Cinefex Diaries – Rush and Spectre

Unbelievably, I’ve been working at Cinefex for nearly five years. That’s three years in my current role as full-time senior staff writer, which was preceded by two years as part-time blog editor. Time sure does fly when you’re having fun.

Big anniversary years make you nostalgic, right? So I’ve been delving back through all the magazine articles I’ve written during that time. The first of these was my article on Ron Howard’s Formula 1 biopic Rush, published in Cinefex 136, January 2014.

At the time, I was as green as they come. Despite many years as a novelist and short story writer, this was my first serious non-fiction assignment, and my first experience conducting interviews as a research journalist. Looking back, I’m not entirely sure how I muddled through, but muddle through I did, and I’m still pretty pleased with how the article turned out. Check out the blogs I wrote as I went through the process:

As an aside, there’s a nice circularity here. I recently completed my article on Solo: A Star Wars Story, for which I finally got to chat with the very director I wasn’t able to interview for Rush. More about Ron Howard, the Kessel Run and the Millennium Falcon when Cinefex 160 launches a few weeks from now.

After Rush, it was all about the blog for two years, until November 2015 when I joined Cinefex on a full-time basis, writing articles for the magazine (while still keeping the blog romping along). My first assignment as senior staff writer was Spectre, published in Cinefex 145, February 2016. This was a very different kettle of fish to Rush, where my interviews were largely confined to the film’s sole visual effects vendor, DNEG. With Spectre, I found myself talking with the world and his wife – Industrial Light & Magic, MPC, Cinesite, DNEG (again), Framestore, Peerless, Propshop, IO Entertainment, special effects supervisor Chris Corbould … the list went on. No surpise that the interviews yielded over 50,000 words of transcript – twice what I’d had for Rush. Here’s the blog I wrote at the time:

My favourite Spectre interview was with production visual effects supervisor Steve Begg, who spoke to me on the phone for over an hour while he was strolling through the streets of Edinburgh. Partway through our conversation, he found the optimum spot in the city for 4G reception – the interior of an old church. Steve’s obvious delight at the carvings he found in there was so beguiling that I almost wished I didn’t have to return his attention to James Bond and his latest exploits.
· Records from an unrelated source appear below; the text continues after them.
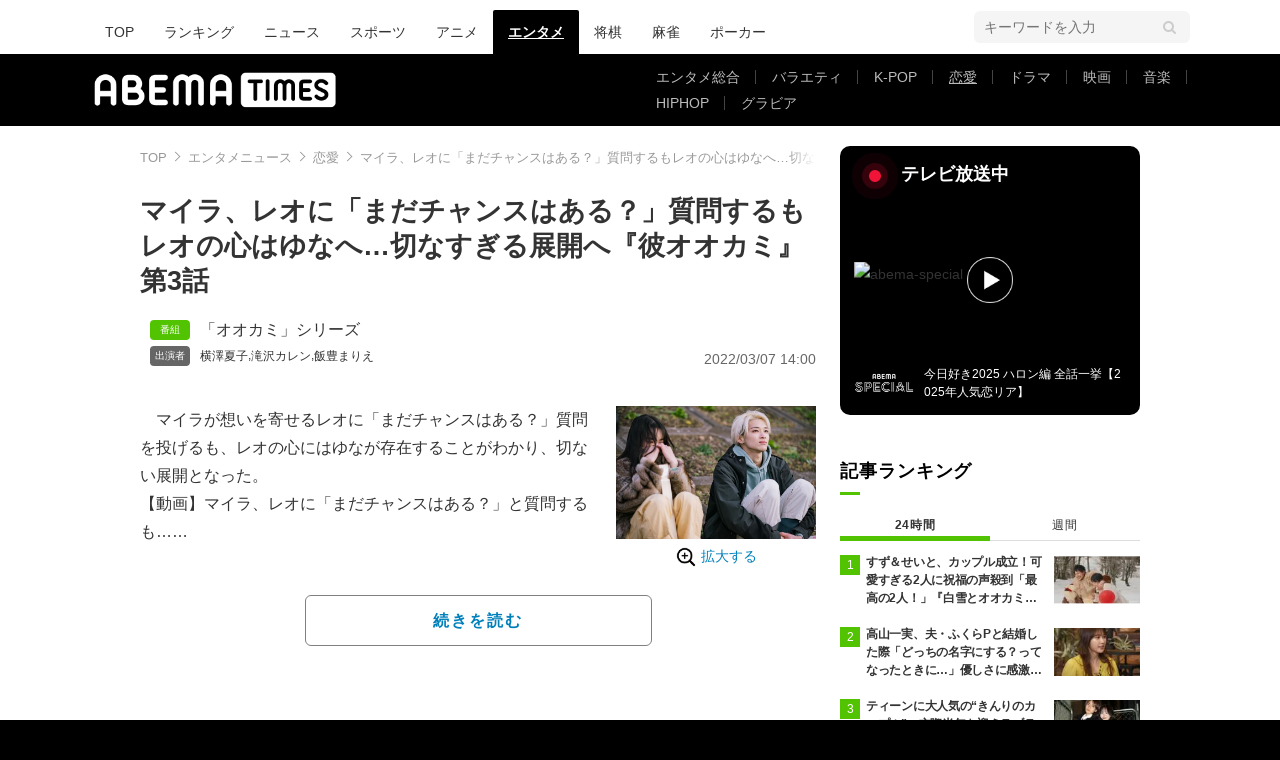

--- FILE ---
content_type: text/html; charset=utf-8
request_url: https://www.google.com/recaptcha/api2/aframe
body_size: 268
content:
<!DOCTYPE HTML><html><head><meta http-equiv="content-type" content="text/html; charset=UTF-8"></head><body><script nonce="nAnbp03wUZyEljDnQ53w6A">/** Anti-fraud and anti-abuse applications only. See google.com/recaptcha */ try{var clients={'sodar':'https://pagead2.googlesyndication.com/pagead/sodar?'};window.addEventListener("message",function(a){try{if(a.source===window.parent){var b=JSON.parse(a.data);var c=clients[b['id']];if(c){var d=document.createElement('img');d.src=c+b['params']+'&rc='+(localStorage.getItem("rc::a")?sessionStorage.getItem("rc::b"):"");window.document.body.appendChild(d);sessionStorage.setItem("rc::e",parseInt(sessionStorage.getItem("rc::e")||0)+1);localStorage.setItem("rc::h",'1766971401875');}}}catch(b){}});window.parent.postMessage("_grecaptcha_ready", "*");}catch(b){}</script></body></html>

--- FILE ---
content_type: text/javascript; charset=UTF-8
request_url: https://yads.yjtag.yahoo.co.jp/yda?adprodset=85725_927015-965659-1007775&cb=1766971401420&noad_cb=parent.__ydn_noad_cb_1jdjr7nd1_vqhhbtug5fg&p_elem=pfx_ydn_banner_responsive_intersticial&pv_id=4ef9ef3fb46ff9658b7f037599fb7db2&suid=54635620-5a5e-43b0-8b31-bcb5567dd608&u=https%3A%2F%2Ftimes.abema.tv%2Farticles%2F-%2F10016340
body_size: 29
content:
yadsRenderAd_v2([],{"adprodset_code":"85725_927015-965659-1007775","callback":"","js_file_name":"","noad_callback":"parent.__ydn_noad_cb_1jdjr7nd1_vqhhbtug5fg","output_type":"js_responsive"});

--- FILE ---
content_type: application/x-javascript; charset=utf-8
request_url: https://times-abema.ismcdn.jp/resources/abema/js/common/adx.js?rd=202512151101
body_size: 993
content:
var adxObserver = new IntersectionObserver(function (entries){
  entries.forEach(function (entry){
    if (!entry.isIntersecting) return;
    adxObserver.unobserve(entry.target);
    adxImpression(entry.target.dataset.measure,entry.target.dataset.hash);
  });
});
var adxImpression = function(domain,hash){
  var url = 'https://'+(domain||'meas.ad.pr.ameba.jp')+'/own/meas/inview?v=4&genuuid=true&hash='+hash;
  //console.log('inView!', url);
  var req = new XMLHttpRequest();
  req.onload = function(event) {
    if ((event.target.readyState==4) && (event.target.status=='200')) {
      //console.log('inView!', 'OK',url);
    }
  };
  req.open('GET', url, true);
  req.send();
};
var adxClick = function(domain,hash){
  var url = 'https://'+(domain||'meas.ad.pr.ameba.jp')+'/own/meas/click?v=4&genuuid=true&hash='+hash;
  //console.log('click!', url);
  var req = new XMLHttpRequest();
  req.onload = function(event) {
    if ((event.target.readyState==4) && (event.target.status=='200')) {
      //console.log('click!', 'OK');
    }
  };
  req.open('GET', url, true);
  req.send();
};
var adxInit = function(){
  var adxAnchors = document.querySelectorAll('a[data-hash]');
  for(var i = 0; i < adxAnchors.length; i++){
    var anchor = adxAnchors[i]
    adxObserver.observe(anchor);
    anchor.addEventListener('click', function(){
      adxClick(this.dataset.measure,this.dataset.hash);
      return false;
    });
  }
  var abematvAnchors = document.querySelectorAll('a[href*="https://abema.tv"]');
  for(var i = 0; i < abematvAnchors.length; i++){
    var anchor = abematvAnchors[i]
    var cid = localStorage.getItem('abm_gaClientId')||'';
    if (cid != '') {
      if (anchor.href.match(/utm_source/) && anchor.href.indexOf('&utm_term') === -1) {
        anchor.href += '&utm_term='+cid;
      }
    }
  }
  var abemaDeepLinks = document.querySelectorAll('a[href*="https://abema.go.link"]');
  for (var i = 0; i < abemaDeepLinks.length; i++) {
    var link = abemaDeepLinks[i];
    if (!cid || !link.href) continue;
    var href = link.href;
    var utmTerm = 'utm_term=' + encodeURIComponent(cid);
    // すでに utm_term が含まれているリンクはスキップ
    if (href.includes('utm_term=')) continue;
    // adj_redirectの中にutm_termを追加
    var adjRedirectMatch = href.match(/([?&]adj_redirect=)([^&]*)/);
    if (adjRedirectMatch) {
      var originalEncoded = adjRedirectMatch[2];
      var decoded = decodeURIComponent(originalEncoded);
      if (!decoded.includes('utm_term=')) {
        // utm_sourceの後に追加
        var updatedDecoded = decoded.replace(/(utm_source=[^&]+)/, '$1&' + utmTerm);
        var updatedEncoded = encodeURIComponent(updatedDecoded);
        href = href.replace(originalEncoded, updatedEncoded);
      }
    }
    // utm_termを挿入（utm_sourceの直後）
    href = href.replace(/(utm_source=[^&]+)/, '$1&' + utmTerm);
    link.href = href;
  }
  var abematimesRankingAnchors = document.querySelectorAll('.c-ranking__link');
  for(var i = 0; i < abematimesRankingAnchors.length; i++){
    var anchor = abematimesRankingAnchors[i]
    var cid = localStorage.getItem('abm_gaClientId')||'';
    if (cid != '') {
      if (anchor.href.match(/utm_source/) && anchor.href.indexOf('&utm_term') === -1) {
        anchor.href += '&utm_term='+cid;
      }
    }
  }
};
document.addEventListener( "readystatechange", function (event) {
  if (document.readyState === 'interactive') {
    adxInit();
  }
}) ;


--- FILE ---
content_type: application/javascript; charset=utf-8
request_url: https://fundingchoicesmessages.google.com/f/AGSKWxXHrx1UK-kdOv9UUodSecNIVwTtIu75VTKsODlMTtRxQGyIt12aZm4RUIT93B-EBXKuQB340cDQH9Cj3-L8csrOjKfm2d_zQcf3-obwzXlWk9NNf69wV9RcaJfH1GtdjGkqu_UwfBtUscJ6N4VWKXQmB0V0lNRcHp-LzhxUPF76hWJG-7wnGI4PNIJC/_/ad3_ima./samplead1.-outsidersads-/ad-bucket./deliver/wr?
body_size: -1287
content:
window['898f3928-02de-480a-8173-f55eca770649'] = true;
For the next issue, I took on not one article but two. Jody Duncan, Joe Fordham and I have a give-and-take way of sharing the workload, you see – if one of us has a couple of heavy assignments on one issue, the others will give them a break next time around. As the new boy, I only had to tackle one film on my maiden voyage. Next issue in, things ramped up. In fact, they ramped up more than any of us had anticipated so that, for various reasons, I actually ended up writing three articles for Cinefex 146.